Cananea
Cananea

PT

Auto da Cananea

Data de Estreia: 25 de Setembro de 2000 – Odivelas / 27 de Julho – Palmela

Igreja do Convento S. Dinis – Odivelas / Igreja de S. João – Palmela

Autor: Gil Vicente

Encenação: Maria Emília Correia

Dramaturgia: José António Camões

Cenário e Figurinos: Rui Filipe Lopes

Luz e Som: Hugo de Sousa

Interpretação Odivelas: Marcantónio Del Carlo; Margarida Reis; Eurico Lopes; Victor d’Andrade; Rita Nascimento; Rita Oliveira; Susana Dias; Rogério Tavares; Martinho Silva; João Cabral; Hugo Ferreira; Joaquim Guerreiro; João Araújo; José Fidalgo

Interpretação Palmela: Ricardo Carriço; Maria Emília Correia; Eurico Lopes; Victor d’Andrade; Rita Nascimento; Rita Oliveira; Susana Dias; Rogério Tavares; Martinho Silva; Hélder Gamboa; Hugo Ferreira; Joaquim Guerreiro; João Araújo; Edmundo Rosa.

 

Sinopse: O Auto da Cananea é o último texto de inspiração religiosa de Gil Vicente e uma das suas mais belas obras, embora das menos conhecidas, resultado de uma encomenda de Violante Cabral, irmã o sobrinha de Pedro Álvares Cabral, abadessa do Mosteiro de S. Dinis e S. Bernardo de Odivelas.

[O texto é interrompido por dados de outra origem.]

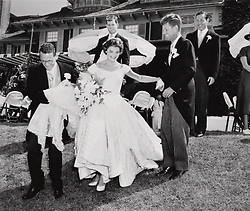John F. Kennedy, the nation's 35th President, would have turned 100 years old on May 29, 2017. With the centennial anniversary of John F. Kennedy's birth, the former president's legacy is being celebrated across the nation. PICTURED: File Photo - Newlyweds John and Jacqueline Kennedy with Jackie playfully descending a small hill at Hammersmith Farm after taking wedding party photos, with a young Ted Kennedy looking on in the background. In very fine museum-quality condition. John and Jacqueline married at historic St. Mary's Church in Newport, Rhode Island, on September 12, 1953. An iconic image of the future first lady and arguably the most publicized photograph from their wedding.. In commemoration of JFK's 100th birthday on May 29, 2017, RR Auction has curated an once-in-a-lifetime assortment of Kennedy artifacts, signed material, and photographs to celebrate the life of America's beloved 35th president. The more than 175 lots cover; JFK's early years, the transition to his congressional and senatorial careers, and 'The 1,000 Days of Camelot,' Kennedy's storied tenure as president. The special online offering is scheduled to begin on May 11 and will conclude on May 18, 2017. The R. Paloger photographs depict a fascinating and crucial period in JFK's life from 1946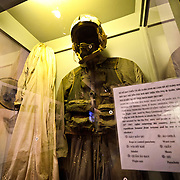 The flight suit that John McCain was wearing when he was shot down over Hanoi and taken to Hoa Lo Prison. Hoa Lo Prison, also known sarcastically as the Hanoi Hilton during the Vietnam War, was originally a French colonial prison for political prisoners and then a North Vietnamese prison for prisoners of war. It is especially famous for being the jail used for American pilots shot down during the Vietnam War.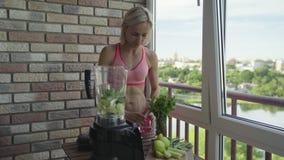 Dimagrisca la donna sportiva che produce un frullato verde casalingo della disintossicazione video d archivio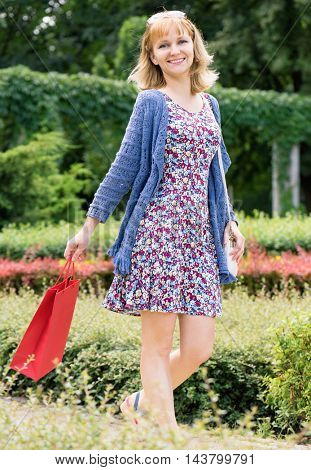 Beautiful young smiling girl with red shopping bag. Attractive happy caucasian young woman shopper dreamily smiling posing outdoors at park.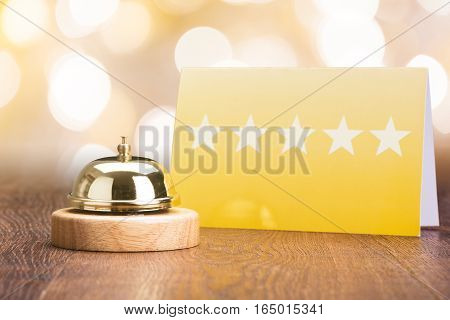 Close-up Of Service Bell Near Five Star Shape Card On Wooden Desk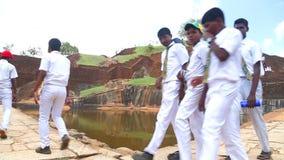SIGIRIYA, SRI LANKA - FEBRUAR 2014: Schuljungen, die vorbei auf die Oberseite der Felsen-Festung in Sigiriya, ein alter Palast ge stock video
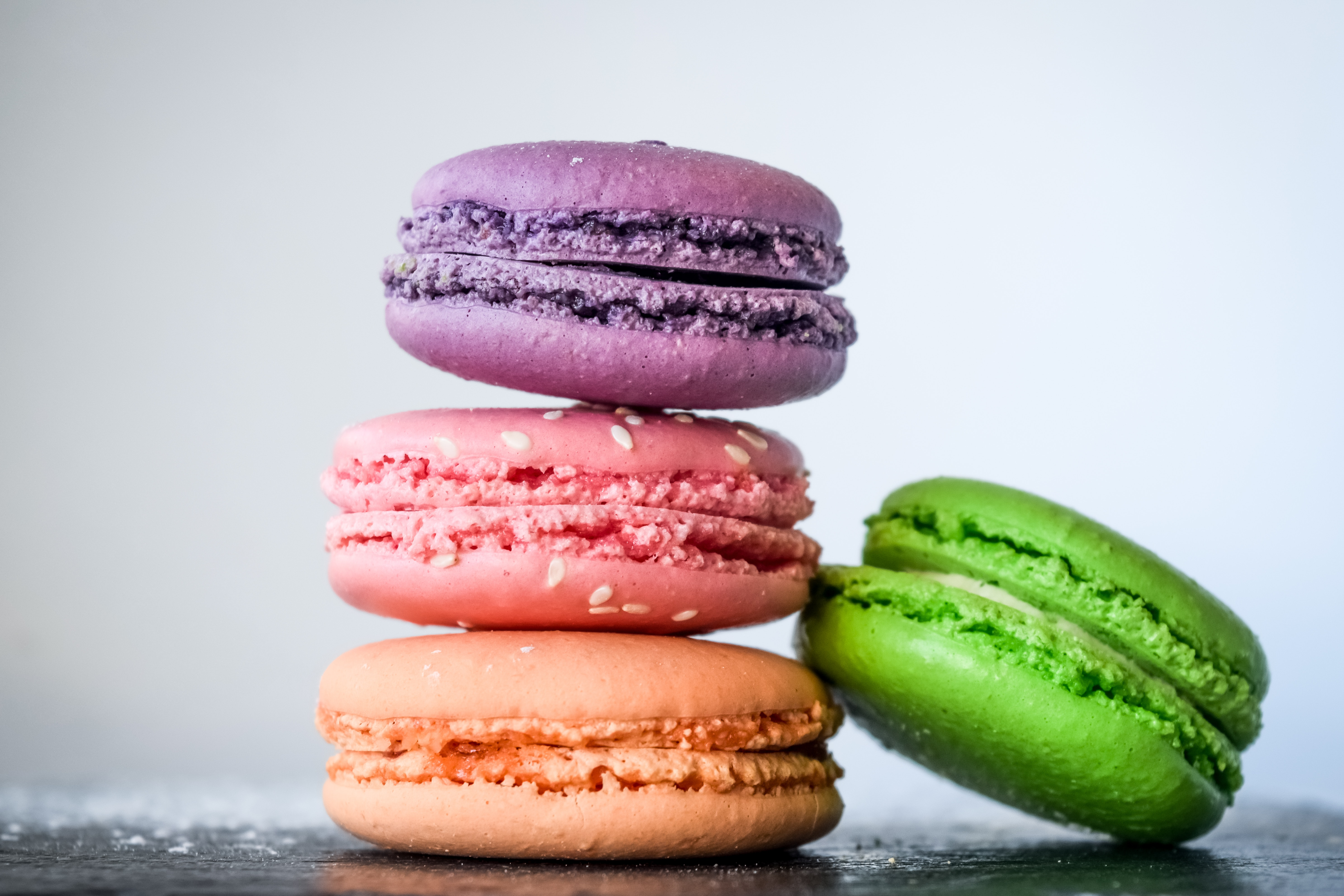 Four macarons in purple, pink, orange and green stacked on a table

Esta obra de devaçam fala de uma mulher de Canam, mãe de uma menina endemoninhada. O seu canto desesperado comove um Cristo arrogante, adulto e pouco amável. Outros episódios bíblicos são também referidos neste auto, como sejam a tentação de Cristo no deserto, a adoração do bezerro de metal pelos judeus, a destruição de Sodoma e Gomorra, entre outros.

A versão de Maria Emília Correia não é provavelmente consensual. A encenadora pôs a mover dois diabos alegres moços machos e alguns apóstolos disciplinados, justos barões que aprendem a orar.

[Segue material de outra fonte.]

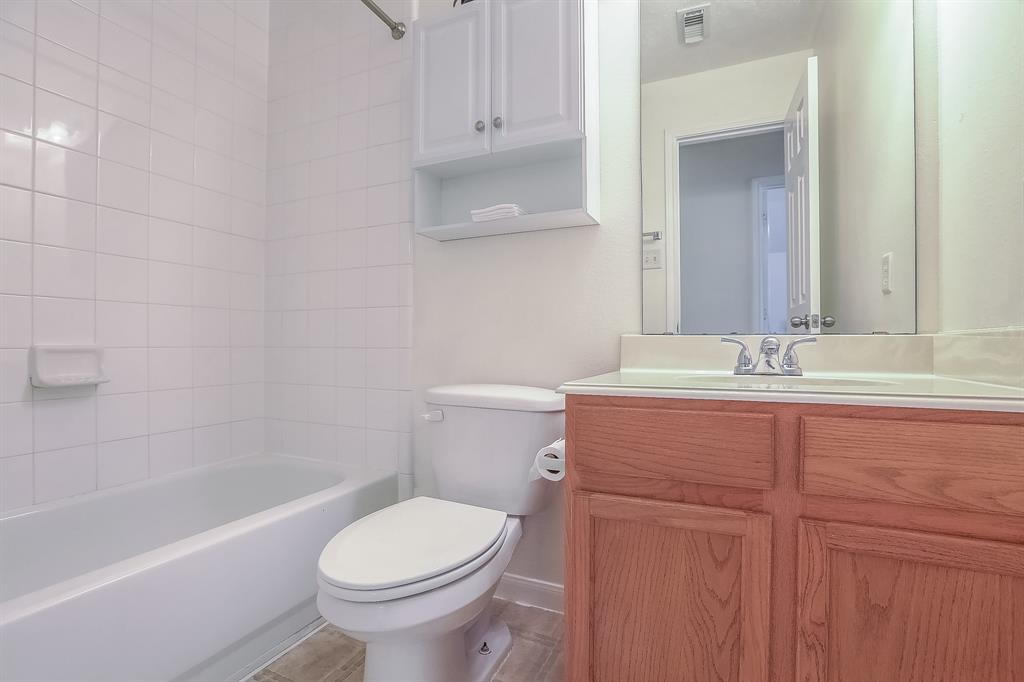 Full bath upstairs between bedroom 1 and 2. Room for storage.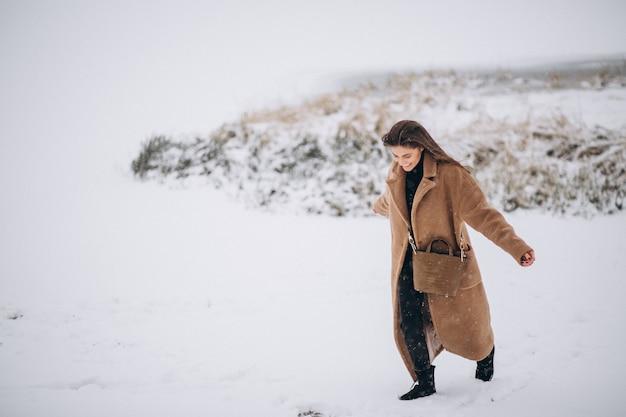 Femme heureuse en manteau en hiver dehors dans le parc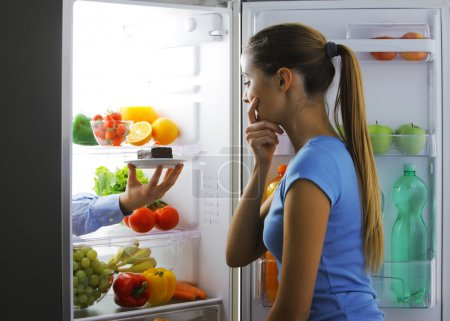 Photo for Woman contemplating if she should ruin her diet - Royalty Free Image
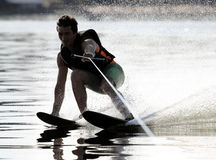 Athlete waterskiing. Athlete touches the water when riding on water skis royalty free stock images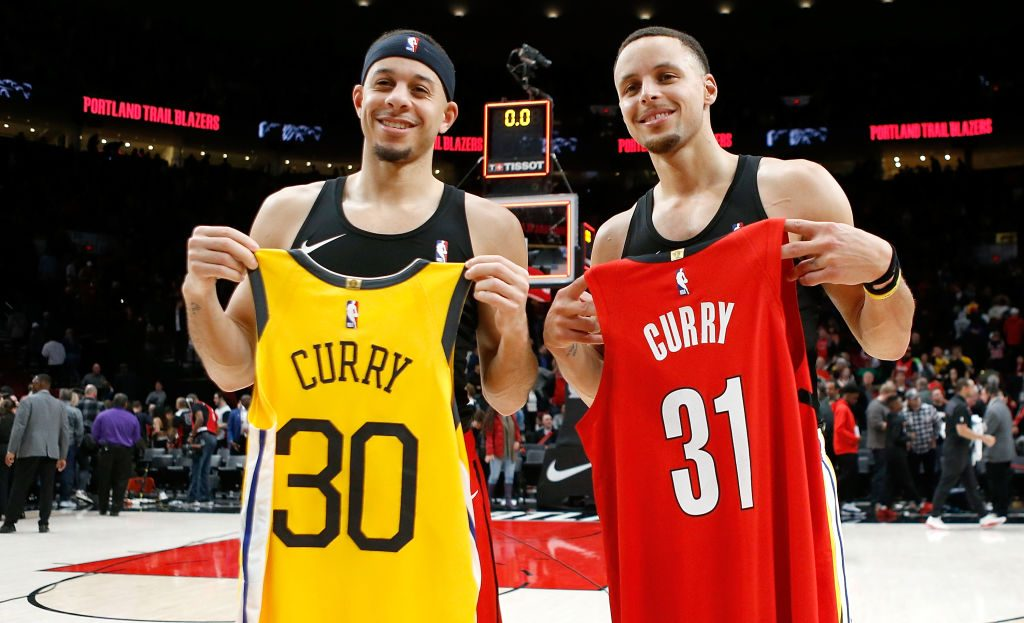 Brothers Seth and Steph Curry holding each other's basketball jerseys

Assim mesmo fez a literatura de Silvestra, Hebrea e Veredina, pastoras, mulheres co seu rabo alevantado e demais figuras engendradas com toda a diligência e a possível malícia.

 

 

EN

Auto da Cananea

Opening Date: Odivelas – September 25, 2000 / Palmela – July 27, 2001 

Odivelas – Church of the Convent S. Dinis  / Palmela – Church of S. João 

Author: Gil Vicente

Director: Maria Emília Correia

Dramaturgy: José António Camões

Scenery and Costume Design: Rui Filipe Lopes

Light and Sound: Hugo de Sousa

Interpretation cast in Odivelas: Marcantónio Del Carlo; Margarida Reis; Eurico Lopes; Victor d’Andrade; Rita Nascimento; Rita Oliveira; Susana Dias; Rogério Tavares; Martinho Silva; João Cabral; Hugo Ferreira; Joaquim Guerreiro; João Araújo; José Fidalgo

Interpretation cast in Palmela: Ricardo Carriço; Maria Emília Correia; Eurico Lopes; Victor d’Andrade; Rita Nascimento; Rita Oliveira; Susana Dias; Rogério Tavares; Martinho Silva; Hélder Gamboa; Hugo Ferreira; Joaquim Guerreiro; João Araújo; Edmundo Rosa.

 

Synopsis: The Auto da Cananea is the last religiously inspired text by Gil Vicente and one of his most beautiful works, although the least known, resulting from an order of Violante Cabral, sister the niece of Pedro Álvares Cabral, abbess of the Monastery of S Dinis and S. Bernardo de Odivelas.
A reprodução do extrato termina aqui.